┌─ MATERIAL FOR THIS TASK

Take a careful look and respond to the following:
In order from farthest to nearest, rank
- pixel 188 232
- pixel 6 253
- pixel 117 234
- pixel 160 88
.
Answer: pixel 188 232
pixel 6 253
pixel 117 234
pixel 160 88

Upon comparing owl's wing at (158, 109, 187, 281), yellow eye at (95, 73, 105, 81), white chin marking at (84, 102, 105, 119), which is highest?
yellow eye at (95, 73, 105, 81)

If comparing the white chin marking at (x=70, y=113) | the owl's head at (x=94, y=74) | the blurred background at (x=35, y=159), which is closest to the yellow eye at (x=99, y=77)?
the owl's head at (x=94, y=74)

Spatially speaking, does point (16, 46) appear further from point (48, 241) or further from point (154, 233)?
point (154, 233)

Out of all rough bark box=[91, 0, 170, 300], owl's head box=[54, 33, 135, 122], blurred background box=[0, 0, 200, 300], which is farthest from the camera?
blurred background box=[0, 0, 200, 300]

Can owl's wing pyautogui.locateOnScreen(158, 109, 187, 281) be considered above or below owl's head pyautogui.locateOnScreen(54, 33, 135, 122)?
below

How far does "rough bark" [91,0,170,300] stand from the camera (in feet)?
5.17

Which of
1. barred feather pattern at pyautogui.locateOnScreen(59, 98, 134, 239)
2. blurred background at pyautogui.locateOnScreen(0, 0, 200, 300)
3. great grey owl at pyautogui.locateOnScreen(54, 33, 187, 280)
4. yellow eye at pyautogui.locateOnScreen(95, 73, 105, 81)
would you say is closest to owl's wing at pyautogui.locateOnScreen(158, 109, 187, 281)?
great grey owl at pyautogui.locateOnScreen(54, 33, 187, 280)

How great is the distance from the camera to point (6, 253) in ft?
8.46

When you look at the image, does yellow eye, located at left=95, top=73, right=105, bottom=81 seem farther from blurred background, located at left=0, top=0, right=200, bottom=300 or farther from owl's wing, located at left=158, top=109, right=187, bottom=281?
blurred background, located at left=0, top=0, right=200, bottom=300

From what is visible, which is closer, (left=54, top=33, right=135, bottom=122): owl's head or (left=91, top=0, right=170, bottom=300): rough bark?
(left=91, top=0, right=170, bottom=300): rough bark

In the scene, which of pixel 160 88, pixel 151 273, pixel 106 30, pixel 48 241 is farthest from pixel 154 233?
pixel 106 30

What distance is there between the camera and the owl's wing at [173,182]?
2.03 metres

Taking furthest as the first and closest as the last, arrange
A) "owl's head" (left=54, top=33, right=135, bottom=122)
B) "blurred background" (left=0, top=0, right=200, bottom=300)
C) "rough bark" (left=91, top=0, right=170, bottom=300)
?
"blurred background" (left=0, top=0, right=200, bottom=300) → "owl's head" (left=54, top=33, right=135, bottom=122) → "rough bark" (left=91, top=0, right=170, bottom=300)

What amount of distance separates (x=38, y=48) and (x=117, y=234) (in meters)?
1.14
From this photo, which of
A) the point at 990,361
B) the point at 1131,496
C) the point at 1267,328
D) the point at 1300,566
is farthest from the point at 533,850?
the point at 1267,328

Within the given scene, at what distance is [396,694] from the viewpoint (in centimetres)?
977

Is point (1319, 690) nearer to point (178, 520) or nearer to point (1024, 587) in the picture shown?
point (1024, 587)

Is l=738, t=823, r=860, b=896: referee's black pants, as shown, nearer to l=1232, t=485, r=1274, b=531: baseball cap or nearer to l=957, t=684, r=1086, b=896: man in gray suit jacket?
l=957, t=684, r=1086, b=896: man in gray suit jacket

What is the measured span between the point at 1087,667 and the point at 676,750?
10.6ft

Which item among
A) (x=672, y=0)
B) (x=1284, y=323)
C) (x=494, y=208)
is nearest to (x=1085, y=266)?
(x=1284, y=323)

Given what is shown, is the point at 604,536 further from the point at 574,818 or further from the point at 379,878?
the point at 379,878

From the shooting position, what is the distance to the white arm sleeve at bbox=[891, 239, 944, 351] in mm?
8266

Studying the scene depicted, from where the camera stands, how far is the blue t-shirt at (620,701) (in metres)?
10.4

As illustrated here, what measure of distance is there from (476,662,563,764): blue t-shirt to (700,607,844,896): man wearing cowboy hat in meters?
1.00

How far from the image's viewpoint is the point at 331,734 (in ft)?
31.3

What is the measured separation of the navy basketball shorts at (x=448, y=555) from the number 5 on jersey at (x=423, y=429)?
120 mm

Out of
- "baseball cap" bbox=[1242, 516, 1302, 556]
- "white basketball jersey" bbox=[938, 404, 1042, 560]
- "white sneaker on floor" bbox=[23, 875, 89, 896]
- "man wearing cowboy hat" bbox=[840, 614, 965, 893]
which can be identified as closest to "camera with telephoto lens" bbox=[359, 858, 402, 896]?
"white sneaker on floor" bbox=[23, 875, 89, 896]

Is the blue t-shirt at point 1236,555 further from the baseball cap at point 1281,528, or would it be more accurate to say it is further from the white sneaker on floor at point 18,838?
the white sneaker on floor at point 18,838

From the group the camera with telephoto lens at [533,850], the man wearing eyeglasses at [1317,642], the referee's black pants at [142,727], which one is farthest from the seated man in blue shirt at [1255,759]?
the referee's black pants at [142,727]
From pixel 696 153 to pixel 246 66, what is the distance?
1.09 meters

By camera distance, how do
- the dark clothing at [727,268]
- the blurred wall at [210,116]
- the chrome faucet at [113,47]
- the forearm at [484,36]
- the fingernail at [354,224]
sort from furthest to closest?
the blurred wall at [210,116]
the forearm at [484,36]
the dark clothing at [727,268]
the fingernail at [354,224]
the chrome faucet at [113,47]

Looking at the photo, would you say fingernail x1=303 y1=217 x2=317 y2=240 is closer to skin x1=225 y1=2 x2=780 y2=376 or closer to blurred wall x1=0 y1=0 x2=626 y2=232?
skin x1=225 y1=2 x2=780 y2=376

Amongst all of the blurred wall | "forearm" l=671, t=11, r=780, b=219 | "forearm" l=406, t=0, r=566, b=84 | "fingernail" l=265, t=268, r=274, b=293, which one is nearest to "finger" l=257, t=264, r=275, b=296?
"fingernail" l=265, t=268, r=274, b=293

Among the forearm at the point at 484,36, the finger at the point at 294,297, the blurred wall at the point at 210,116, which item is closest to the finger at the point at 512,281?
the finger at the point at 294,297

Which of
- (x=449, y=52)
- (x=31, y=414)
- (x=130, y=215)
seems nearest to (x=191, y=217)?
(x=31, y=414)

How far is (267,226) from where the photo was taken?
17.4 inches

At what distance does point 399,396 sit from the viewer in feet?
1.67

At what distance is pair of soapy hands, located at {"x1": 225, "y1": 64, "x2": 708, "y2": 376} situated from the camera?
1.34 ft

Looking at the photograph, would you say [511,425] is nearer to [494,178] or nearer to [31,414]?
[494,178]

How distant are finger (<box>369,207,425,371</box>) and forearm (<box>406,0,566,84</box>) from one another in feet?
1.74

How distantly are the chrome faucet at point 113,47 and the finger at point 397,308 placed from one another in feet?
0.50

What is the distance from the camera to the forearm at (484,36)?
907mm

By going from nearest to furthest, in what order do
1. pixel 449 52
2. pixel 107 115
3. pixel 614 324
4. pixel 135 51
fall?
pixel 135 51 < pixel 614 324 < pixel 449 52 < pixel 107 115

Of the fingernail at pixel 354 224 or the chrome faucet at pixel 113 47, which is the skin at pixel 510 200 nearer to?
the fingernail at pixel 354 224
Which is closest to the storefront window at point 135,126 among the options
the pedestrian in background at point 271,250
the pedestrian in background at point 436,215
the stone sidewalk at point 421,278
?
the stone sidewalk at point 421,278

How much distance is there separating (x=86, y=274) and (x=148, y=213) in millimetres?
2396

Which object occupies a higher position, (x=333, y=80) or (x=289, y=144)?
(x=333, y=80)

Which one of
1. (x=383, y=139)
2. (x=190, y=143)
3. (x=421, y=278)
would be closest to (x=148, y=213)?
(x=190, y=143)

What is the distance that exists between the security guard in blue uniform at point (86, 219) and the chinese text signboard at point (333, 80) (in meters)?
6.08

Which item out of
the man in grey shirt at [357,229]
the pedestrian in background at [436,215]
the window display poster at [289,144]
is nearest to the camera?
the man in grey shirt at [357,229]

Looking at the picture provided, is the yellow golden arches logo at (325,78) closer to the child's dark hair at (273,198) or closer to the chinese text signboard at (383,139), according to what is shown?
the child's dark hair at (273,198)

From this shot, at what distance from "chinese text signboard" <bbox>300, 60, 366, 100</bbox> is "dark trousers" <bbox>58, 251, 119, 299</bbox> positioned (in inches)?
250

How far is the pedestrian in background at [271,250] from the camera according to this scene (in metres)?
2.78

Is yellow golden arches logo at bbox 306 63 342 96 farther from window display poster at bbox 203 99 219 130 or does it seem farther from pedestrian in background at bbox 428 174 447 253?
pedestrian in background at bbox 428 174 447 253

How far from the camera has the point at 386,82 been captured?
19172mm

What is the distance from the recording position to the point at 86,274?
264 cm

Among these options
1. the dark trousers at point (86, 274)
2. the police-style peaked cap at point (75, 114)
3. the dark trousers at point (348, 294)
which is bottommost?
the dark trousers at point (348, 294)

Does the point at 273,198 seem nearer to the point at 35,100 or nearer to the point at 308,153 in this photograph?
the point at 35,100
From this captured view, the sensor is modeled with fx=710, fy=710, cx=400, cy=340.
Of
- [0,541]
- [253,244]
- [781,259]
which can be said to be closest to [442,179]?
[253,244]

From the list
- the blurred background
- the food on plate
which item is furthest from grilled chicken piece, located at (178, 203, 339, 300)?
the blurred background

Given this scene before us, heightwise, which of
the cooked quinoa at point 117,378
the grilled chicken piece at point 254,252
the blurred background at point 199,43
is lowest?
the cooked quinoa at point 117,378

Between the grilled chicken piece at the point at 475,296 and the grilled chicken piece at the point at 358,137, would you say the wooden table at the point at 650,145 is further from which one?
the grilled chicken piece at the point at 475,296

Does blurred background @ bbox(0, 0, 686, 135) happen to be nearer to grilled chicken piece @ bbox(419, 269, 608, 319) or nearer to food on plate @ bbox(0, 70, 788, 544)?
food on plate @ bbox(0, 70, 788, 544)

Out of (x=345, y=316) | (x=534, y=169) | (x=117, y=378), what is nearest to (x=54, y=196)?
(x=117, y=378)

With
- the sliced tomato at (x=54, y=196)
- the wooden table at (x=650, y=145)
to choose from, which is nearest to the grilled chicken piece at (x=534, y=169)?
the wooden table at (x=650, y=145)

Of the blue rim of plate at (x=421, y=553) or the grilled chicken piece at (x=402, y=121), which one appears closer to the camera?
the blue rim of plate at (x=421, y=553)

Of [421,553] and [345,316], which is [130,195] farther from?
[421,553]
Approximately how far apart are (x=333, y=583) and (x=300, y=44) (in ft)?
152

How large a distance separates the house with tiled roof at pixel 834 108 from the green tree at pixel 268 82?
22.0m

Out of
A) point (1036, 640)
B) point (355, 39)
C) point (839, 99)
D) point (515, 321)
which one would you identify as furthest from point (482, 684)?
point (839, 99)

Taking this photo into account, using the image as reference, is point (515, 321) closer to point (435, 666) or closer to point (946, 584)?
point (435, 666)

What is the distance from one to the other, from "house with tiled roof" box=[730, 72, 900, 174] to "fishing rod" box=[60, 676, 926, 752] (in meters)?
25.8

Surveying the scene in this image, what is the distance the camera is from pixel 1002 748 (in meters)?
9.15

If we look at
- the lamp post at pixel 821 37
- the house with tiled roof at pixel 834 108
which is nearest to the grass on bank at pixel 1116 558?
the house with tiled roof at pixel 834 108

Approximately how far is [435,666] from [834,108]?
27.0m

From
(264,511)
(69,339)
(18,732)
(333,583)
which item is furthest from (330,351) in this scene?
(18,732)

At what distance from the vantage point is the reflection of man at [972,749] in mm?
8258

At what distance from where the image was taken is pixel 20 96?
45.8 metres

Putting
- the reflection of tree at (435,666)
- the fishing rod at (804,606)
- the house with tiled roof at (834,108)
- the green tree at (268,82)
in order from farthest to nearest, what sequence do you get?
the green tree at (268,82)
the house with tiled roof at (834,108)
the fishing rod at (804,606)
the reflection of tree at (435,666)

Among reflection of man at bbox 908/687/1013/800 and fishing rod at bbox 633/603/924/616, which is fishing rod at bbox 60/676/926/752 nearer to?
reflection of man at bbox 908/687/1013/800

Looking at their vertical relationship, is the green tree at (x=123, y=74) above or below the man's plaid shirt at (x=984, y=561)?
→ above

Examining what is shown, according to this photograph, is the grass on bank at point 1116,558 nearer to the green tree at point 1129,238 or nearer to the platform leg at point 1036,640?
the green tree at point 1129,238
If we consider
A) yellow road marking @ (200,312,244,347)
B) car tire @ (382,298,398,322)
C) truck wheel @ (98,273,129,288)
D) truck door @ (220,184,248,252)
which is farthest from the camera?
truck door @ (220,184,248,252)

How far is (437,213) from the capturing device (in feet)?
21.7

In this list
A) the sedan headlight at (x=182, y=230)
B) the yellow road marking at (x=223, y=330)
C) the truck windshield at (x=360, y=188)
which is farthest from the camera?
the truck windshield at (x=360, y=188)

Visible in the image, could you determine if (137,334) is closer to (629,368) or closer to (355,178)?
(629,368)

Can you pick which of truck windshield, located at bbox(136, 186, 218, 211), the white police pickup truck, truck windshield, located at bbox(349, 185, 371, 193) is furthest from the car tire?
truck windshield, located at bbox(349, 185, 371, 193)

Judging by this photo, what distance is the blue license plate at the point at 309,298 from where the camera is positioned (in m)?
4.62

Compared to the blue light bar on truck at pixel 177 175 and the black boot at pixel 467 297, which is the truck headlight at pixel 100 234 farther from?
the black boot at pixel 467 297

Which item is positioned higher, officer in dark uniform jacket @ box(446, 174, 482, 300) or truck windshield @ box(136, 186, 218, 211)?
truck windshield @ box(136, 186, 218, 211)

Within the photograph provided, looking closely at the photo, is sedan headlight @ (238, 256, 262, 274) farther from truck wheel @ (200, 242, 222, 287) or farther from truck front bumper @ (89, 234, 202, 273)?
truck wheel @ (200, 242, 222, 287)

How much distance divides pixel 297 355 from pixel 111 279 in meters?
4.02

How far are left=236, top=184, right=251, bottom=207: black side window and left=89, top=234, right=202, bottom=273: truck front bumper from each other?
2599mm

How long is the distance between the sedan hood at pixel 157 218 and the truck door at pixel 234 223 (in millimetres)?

└─

# PROBLEM TO WORK ON
Find every line in the rows above that contains the word "viewpoint", matching its case exactly, and copy each of those lines.

# SOLUTION TO THIS TASK
Within the given scene, at what distance is [396,694] from the viewpoint (in centimetres)?
How far from the image's viewpoint is the point at 331,734 (in ft)?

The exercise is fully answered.